Oil Inventories Rise Slightly But Still No Signs Of Glut

The latest petroleum status report has been released by the Energy Information Administration and it shows the continuation of many of the same trends that I have reported on previously in this column. Despite the media hype to the contrary, the balance between the supply of oil and the demand for it is actually tighter than it was last year.  However, the price action in the markets is essentially showing that the opposite is true.

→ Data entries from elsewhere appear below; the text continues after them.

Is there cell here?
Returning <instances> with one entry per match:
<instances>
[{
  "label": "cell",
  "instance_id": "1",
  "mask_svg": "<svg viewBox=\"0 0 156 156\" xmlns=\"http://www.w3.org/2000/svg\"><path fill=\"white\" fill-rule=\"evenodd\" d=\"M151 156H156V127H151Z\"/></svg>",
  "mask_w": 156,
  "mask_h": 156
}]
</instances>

At the end of the week ended November 14, the nation’s commercial inventories of crude oil contained 381.1 million barrels of oil. This is a slight increase from the previous week’s level of 378.5 million barrels. However, as has been the case for several weeks now, it is significantly lower than the amount of oil that was in the same commercial inventories at the same time last year. At the end of the corresponding week last year, these inventories contained 388.5 million barrels of oil.  Thus, inventories contained approximately 1.94% more oil last year.

The nation’s gasoline inventories also increased week-over-week, continuing last week’s trend.  At the end of the week ended November 14, the nation’s gasoline inventories contained a total of 204.6 million barrels of gasoline compared to 203.6 million barrels at the end of the previous week.  This is still much lower than the amount of gasoline that was contained in these same inventories at the end of the corresponding week last year.  At the end of that week, gasoline inventories contained 208.9 million barrels. Despite the week-over-week increase, there are no signs of a gasoline supply glut as these are historically average numbers for this time of year.

One possible reason for the increase in gasoline inventories is that refineries produced more of it during the week. During the four-week period that ended November 14, 2014, an average of 9.057 million barrels of gasoline was supplied to the market every day. This is a slight increase from the 8.968 million barrels supplied per day during the four-week period ended the previous week. However, there was still less gasoline supplied during the most recent four-week period than during the corresponding period of last year.

As might be expected, one reason for the increase in gasoline production is that the amount of oil sent to and processed by refineries also increased.  During the week ended November 14, the nation’s refineries ran at 89.1% capacity and processed an average of 15.57 million barrels of crude oil per day. This represents an increase of 1.14% from the previous week’s level. It also represents an increase over last year’s level, which has been a regular occurrence over the past several weeks.

As inventories are lower than they were last year, there continues to be no sign of a glut of the sort that would normally cause a decline in oil prices like we have seen in the past few months.